▸ **Task instructions**
Rename "presentation board" to "display board" in the records from their start through the line containing "Out of the chair", leaving everything else unchanged. Give only those lines, without the pictures.

Spatial question entries:
◇ ◇ ◇ ◇

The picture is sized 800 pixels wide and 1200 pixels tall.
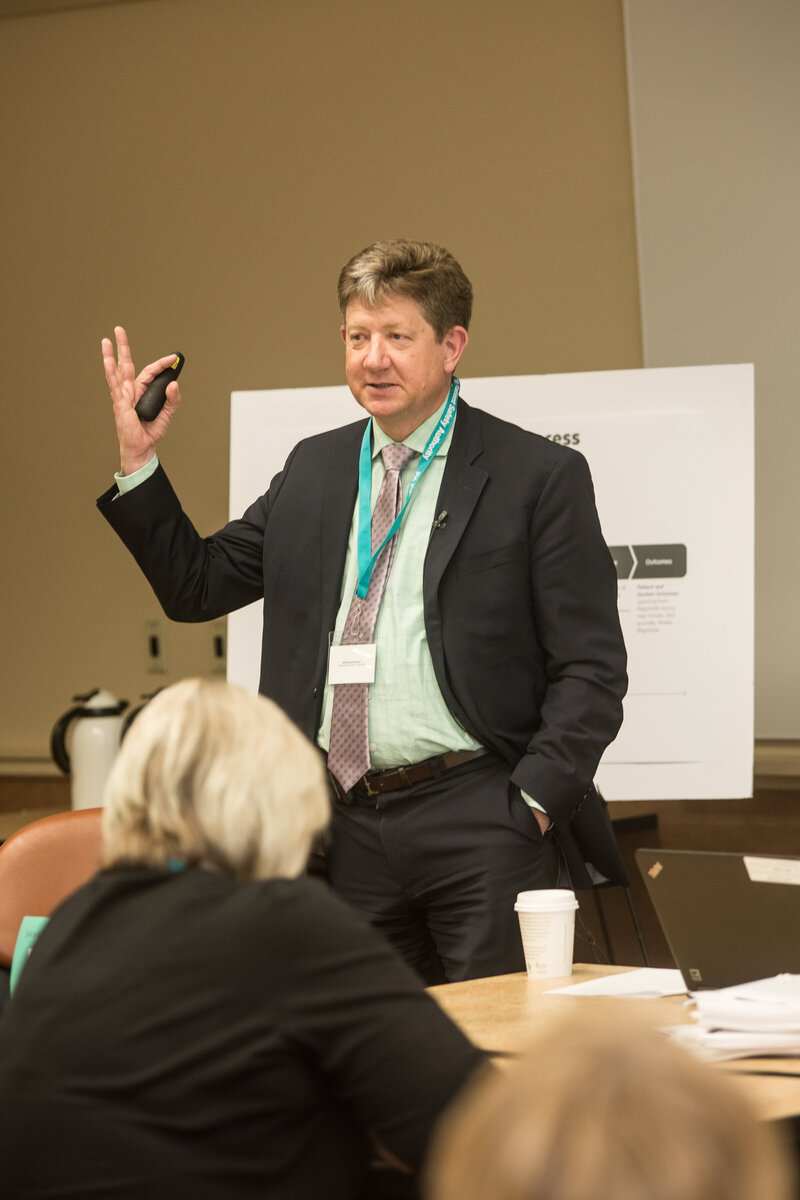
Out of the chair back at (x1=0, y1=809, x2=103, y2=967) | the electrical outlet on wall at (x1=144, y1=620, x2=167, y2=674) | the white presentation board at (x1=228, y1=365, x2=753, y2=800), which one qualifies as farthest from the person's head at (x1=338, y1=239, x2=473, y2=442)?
the electrical outlet on wall at (x1=144, y1=620, x2=167, y2=674)

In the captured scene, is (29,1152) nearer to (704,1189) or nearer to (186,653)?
(704,1189)

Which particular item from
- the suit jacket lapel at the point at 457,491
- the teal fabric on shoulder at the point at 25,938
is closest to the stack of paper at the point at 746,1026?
the teal fabric on shoulder at the point at 25,938

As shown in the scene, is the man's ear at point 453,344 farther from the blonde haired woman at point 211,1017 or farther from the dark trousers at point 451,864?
the blonde haired woman at point 211,1017

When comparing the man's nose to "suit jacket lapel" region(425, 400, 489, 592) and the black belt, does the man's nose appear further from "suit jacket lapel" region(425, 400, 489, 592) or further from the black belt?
the black belt

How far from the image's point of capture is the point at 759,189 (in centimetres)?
435

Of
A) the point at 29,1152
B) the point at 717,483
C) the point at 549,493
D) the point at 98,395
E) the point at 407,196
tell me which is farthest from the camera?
the point at 98,395

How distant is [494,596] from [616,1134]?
5.83 feet

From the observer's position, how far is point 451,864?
2252 mm

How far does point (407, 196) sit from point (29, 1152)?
4276 mm

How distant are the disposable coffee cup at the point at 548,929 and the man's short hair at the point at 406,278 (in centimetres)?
108

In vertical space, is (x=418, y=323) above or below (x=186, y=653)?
above

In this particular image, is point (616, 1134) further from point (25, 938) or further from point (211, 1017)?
point (25, 938)

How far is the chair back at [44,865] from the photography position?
2160 mm

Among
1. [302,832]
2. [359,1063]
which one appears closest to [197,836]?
[302,832]
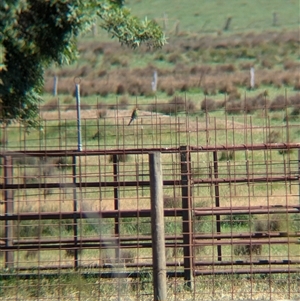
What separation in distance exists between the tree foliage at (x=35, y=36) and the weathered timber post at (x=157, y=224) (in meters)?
1.64

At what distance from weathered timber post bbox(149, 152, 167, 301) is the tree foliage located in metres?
1.64

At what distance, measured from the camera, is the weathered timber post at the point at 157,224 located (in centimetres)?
719

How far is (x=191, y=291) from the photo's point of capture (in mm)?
8570

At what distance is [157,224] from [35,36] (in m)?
2.27

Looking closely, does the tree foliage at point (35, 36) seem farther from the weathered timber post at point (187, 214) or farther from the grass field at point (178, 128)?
the weathered timber post at point (187, 214)

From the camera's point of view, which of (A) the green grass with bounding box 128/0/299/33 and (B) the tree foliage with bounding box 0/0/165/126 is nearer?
(B) the tree foliage with bounding box 0/0/165/126

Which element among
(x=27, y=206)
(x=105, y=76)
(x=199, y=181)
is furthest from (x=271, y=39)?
(x=199, y=181)

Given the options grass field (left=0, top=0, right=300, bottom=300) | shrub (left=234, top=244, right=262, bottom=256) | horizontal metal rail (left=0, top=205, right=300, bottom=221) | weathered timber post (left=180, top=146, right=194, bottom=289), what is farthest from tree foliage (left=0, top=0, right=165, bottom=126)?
shrub (left=234, top=244, right=262, bottom=256)

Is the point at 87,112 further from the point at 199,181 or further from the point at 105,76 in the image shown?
the point at 105,76

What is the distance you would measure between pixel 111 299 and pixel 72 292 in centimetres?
40

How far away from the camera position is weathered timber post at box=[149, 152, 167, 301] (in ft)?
23.6

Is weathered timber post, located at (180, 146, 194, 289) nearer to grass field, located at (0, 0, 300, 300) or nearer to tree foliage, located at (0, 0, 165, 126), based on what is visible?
grass field, located at (0, 0, 300, 300)

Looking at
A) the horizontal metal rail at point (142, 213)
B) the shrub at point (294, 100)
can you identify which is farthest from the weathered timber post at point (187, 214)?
the shrub at point (294, 100)

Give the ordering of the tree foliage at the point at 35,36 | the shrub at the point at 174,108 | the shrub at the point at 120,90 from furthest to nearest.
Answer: the shrub at the point at 120,90, the shrub at the point at 174,108, the tree foliage at the point at 35,36
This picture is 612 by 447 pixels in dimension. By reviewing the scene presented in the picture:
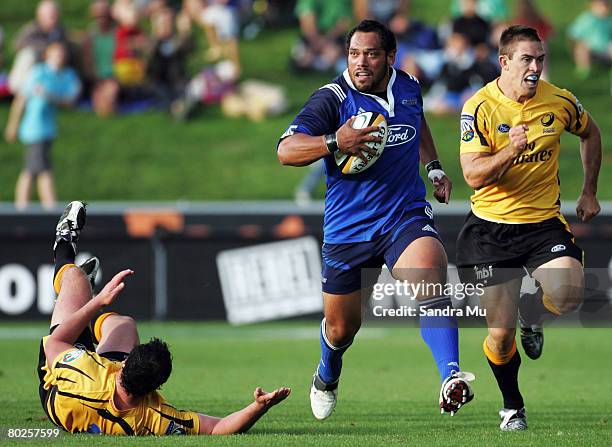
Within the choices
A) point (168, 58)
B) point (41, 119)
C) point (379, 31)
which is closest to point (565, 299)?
point (379, 31)

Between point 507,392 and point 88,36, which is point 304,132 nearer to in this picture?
point 507,392

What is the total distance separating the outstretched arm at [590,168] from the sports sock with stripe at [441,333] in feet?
4.74

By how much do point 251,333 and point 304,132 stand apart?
816 cm

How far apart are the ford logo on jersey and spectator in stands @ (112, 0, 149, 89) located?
44.9ft

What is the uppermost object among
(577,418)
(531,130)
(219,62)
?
(219,62)

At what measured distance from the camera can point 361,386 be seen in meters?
11.1

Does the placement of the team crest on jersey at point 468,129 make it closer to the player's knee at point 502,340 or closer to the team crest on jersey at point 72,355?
the player's knee at point 502,340

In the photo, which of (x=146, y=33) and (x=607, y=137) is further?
(x=146, y=33)

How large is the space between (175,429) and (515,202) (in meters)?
2.85

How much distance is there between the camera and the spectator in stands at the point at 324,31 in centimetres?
2275

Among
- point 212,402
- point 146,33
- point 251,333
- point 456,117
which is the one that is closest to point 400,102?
point 212,402

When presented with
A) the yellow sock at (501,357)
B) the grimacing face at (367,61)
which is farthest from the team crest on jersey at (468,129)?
the yellow sock at (501,357)

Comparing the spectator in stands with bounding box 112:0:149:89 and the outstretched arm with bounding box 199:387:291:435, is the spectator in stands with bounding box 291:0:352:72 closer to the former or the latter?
the spectator in stands with bounding box 112:0:149:89

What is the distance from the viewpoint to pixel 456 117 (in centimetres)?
2223
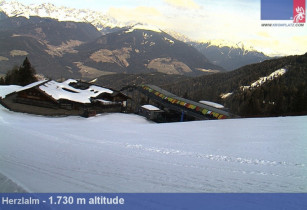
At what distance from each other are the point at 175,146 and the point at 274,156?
4.98 m

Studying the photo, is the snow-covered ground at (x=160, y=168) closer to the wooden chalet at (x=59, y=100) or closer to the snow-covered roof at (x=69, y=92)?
the wooden chalet at (x=59, y=100)

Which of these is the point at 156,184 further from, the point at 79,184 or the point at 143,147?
the point at 143,147

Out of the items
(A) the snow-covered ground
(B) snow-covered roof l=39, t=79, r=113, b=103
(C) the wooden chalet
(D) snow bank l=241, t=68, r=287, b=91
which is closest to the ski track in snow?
(A) the snow-covered ground

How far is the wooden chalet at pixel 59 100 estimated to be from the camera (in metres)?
38.2

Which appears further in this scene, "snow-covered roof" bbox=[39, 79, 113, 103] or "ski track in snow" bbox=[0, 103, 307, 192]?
"snow-covered roof" bbox=[39, 79, 113, 103]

◇ ◇ ◇ ◇

▸ **Result of the exercise**
The picture is sized 800 pixels wide and 1200 pixels tall.
Out of the chair back at (x1=0, y1=809, x2=103, y2=967) | the electrical outlet on wall at (x1=144, y1=620, x2=167, y2=674) | the white display board at (x1=228, y1=365, x2=753, y2=800), which one qualifies as farthest from the person's head at (x1=338, y1=239, x2=473, y2=442)?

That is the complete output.